По ним, а также по дорогам перемещались люди и товары - прежде всего, местное население. Сельское хозяйство называют непроизвольным транспортом.® Крестьянин - перевозчик и водитель. В промышленности машина устойчива, сырье подвижно. Здесь же земля неподвижна: плуги, бороны, скот надо везти на землю и потом увозить. В результате возникает множество перемещений, даже если не учитывать других приезжающих и уезжающих: местных жителей, выезжающих к родственникам или в паломничество; мигранты, отправляющиеся в город или топающие туда-сюда на сенокос или уборку урожая; подмастерья-ремесленники, совершающие "тур де Франс"; корзинщики, точильщики ножей, лудильщики, носильщики и стивидоры, бродяги, бродяжки, богема, новобранцы, направляющиеся в свои части, ветеринары, возвращающиеся домой, войска, переходящие из одного гарнизона в другой, торговцы тряпьем и костями, савойские трубочисты, странствующие балаганщики и конные банщики, лоточники и торговцы со всех концов Франции.

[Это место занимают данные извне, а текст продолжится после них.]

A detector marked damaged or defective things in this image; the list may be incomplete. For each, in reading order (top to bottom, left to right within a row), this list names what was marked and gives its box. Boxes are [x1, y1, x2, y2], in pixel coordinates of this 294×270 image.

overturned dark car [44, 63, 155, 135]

Однако при такой колоссальной активности большая часть товарооборота была ограничена. Товары и продукты по возможности обменивались между соседними взаимодополняющими регионами, скажем, скот и каштаны обменивались на вино и зерно, а большая часть грузов перемещалась лишь на небольшие расстояния? Мир крестьянина был расчленен на небольшие области, определяемые его интересами. Он не ощущал общего пространства вокруг себя, ограничиваясь определенными рамками и коридорами, как, например, между деревней и рынком.

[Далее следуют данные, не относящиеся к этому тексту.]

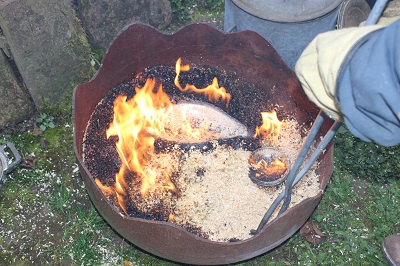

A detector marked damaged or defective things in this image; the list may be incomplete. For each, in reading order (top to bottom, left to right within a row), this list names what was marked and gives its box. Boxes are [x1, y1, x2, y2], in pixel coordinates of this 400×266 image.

rusty fire bowl [72, 22, 334, 264]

Видение пространства и масштаба было структурировано в терминах потенциального движения и рутины; он игнорировал близлежащие места, которые обходил по пути туда и обратно, даже забывал об их существовании, если изменение рутины выбивало их из привычной колеи. Что касается путешествий вне знакомых троп, то они не были легкими. На возвышенностях Нижнего Вивараиса даже в 1890-е годы многие не выходили за пределы нескольких миль, на которых они следовали за своими пасущимися овцами: "Идти дальше означало бы оставить заработок - большое и трудное дело".